De hecho, Revolutionary Road, aunque ambientada en los 50, mantiene muchos puntos de contacto con American Beauty, la ópera prima que encumbró a la fama a su director. La falsedad del sueño americano, la insatisfacción personal o las ganas de romper definitivamente con el entorno habitual, son constantes que se repiten en ambos casos, así como su tono agridulce y desalentador.
Los Wheeler componen un matrimonio ciertamente disfuncional, aunque no tan atípico como les pueda parecer a más de uno. Ella, April, se siente frustrada por no haber desarrollado su carrera como actriz, cambiando tal sueño dorado por la triste realidad de convertirse en una ama de casa más. Él, Frank, vive asfixiado debido a su gris empleo como oficinista. Pero, a pesar de las aspiraciones bohemias y transgesoras de ambos, han formado una unidad familiar; buena prueba de ello son sus dos retoños. Vistos desde fuera, hasta dan la impresión de ser una familia feliz: tienen su casita en Revolutionary Road, en el extrarradio de Connecticut; aparentan solidez y templanza, e incluso mantienen cierta afinidad con sus vecinos más cercanos. Sin embargo, en la trastienda, se cuece una realidad muy distinta. Romper con el entorno y trasladarse a París, para ellos, es la única vía de escape posible para salvar una relación que empieza a deteriorarse. Y es que los encantos del Viejo Continente, en esos tiempos, lo curaban todo.
Mendes se acerca a las ilusiones y fracasos de los Wheeler de forma fría, distante, sin ampararlos en lo más mínimo. La cámara ejerce la función de espía, obervándoles a hurtadillas, sin implicarse. No toma partido por ninguno de los dos, ni siquiera por sus decisiones y actos. Una fórmula excelente para alejarse emotivamente de ellos y, en el fondo, y siempre teniendo en cuenta su fuerte tono melodramático, el modo más eficaz para no caer en la fácil tentativa de esbozar un folletín lacrimógeno.
Revolutionary Road no cuenta nada nuevo que el espectador no sepa de antemano. Historias similares han sido plasmadas en la pantalla grande en multitud de ocasiones.
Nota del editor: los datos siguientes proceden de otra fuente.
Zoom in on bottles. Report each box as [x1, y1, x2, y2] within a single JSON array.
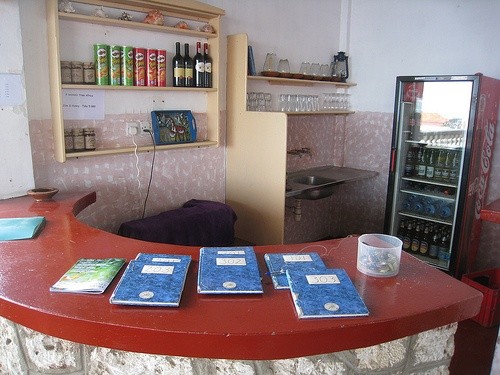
[[395, 83, 474, 265], [454, 93, 487, 279], [193, 42, 205, 87], [183, 43, 194, 87], [204, 43, 212, 88], [172, 42, 185, 87]]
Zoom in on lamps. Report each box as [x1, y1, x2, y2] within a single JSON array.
[[334, 51, 349, 82]]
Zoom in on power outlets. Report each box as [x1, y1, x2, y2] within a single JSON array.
[[125, 122, 140, 136], [139, 122, 150, 135]]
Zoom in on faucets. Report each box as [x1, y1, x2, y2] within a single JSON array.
[[287, 149, 303, 159], [295, 147, 314, 158]]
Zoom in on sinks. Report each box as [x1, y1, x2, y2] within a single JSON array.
[[295, 176, 342, 200], [285, 184, 301, 193]]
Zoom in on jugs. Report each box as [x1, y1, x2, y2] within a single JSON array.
[[330, 52, 349, 82]]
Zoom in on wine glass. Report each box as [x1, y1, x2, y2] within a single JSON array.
[[279, 95, 320, 112], [246, 92, 273, 112], [322, 92, 350, 111]]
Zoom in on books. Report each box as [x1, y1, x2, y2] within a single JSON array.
[[197, 246, 264, 294], [109, 253, 192, 307], [0, 216, 47, 241], [49, 257, 127, 295], [285, 267, 370, 319], [264, 252, 327, 289]]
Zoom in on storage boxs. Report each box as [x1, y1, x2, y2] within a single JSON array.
[[461, 268, 500, 328]]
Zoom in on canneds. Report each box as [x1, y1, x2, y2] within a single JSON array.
[[61, 60, 96, 85], [65, 128, 96, 153]]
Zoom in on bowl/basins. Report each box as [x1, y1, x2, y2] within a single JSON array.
[[356, 232, 403, 277]]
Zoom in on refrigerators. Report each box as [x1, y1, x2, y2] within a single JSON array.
[[381, 72, 500, 283]]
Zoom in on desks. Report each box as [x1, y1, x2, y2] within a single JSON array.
[[480, 199, 500, 224]]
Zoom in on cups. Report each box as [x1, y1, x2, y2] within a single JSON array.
[[263, 52, 290, 74], [300, 62, 332, 79]]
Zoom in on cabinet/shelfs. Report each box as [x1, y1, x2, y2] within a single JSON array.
[[247, 75, 357, 115], [45, 0, 225, 164]]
Lo que diferencia a éste de otros films parecidos es precisamente, y sin renunciar a su tono academicista, su forma, su estilo y, ante todo, el brillante trabajo de sus dos intérpretes principales. Kate Winslet, en su rol de mujer consternada, está que se sale. Leonardo DiCaprio, ese Frank bipolar que navega en varias direcciones sin encontrar su lugar en el mundo, le va a la par. La magia de esa química tan necesaria entre dos actores, ha vuelto a funcionar al cien por cien.
DiCaprio, Winslet y, como añadido y en el papel de esa vecina entrometida que tanto idolatra la figura de los Wheeler, la gran (en todo los aspectos) Kathy Bates. Son los mismos del Titánic, aunque aquí no zozobra ningún barco. Esta es otra historia. Lo que zozobra es un matrimonio. Por lo tanto, tienen el naufragio asegurado.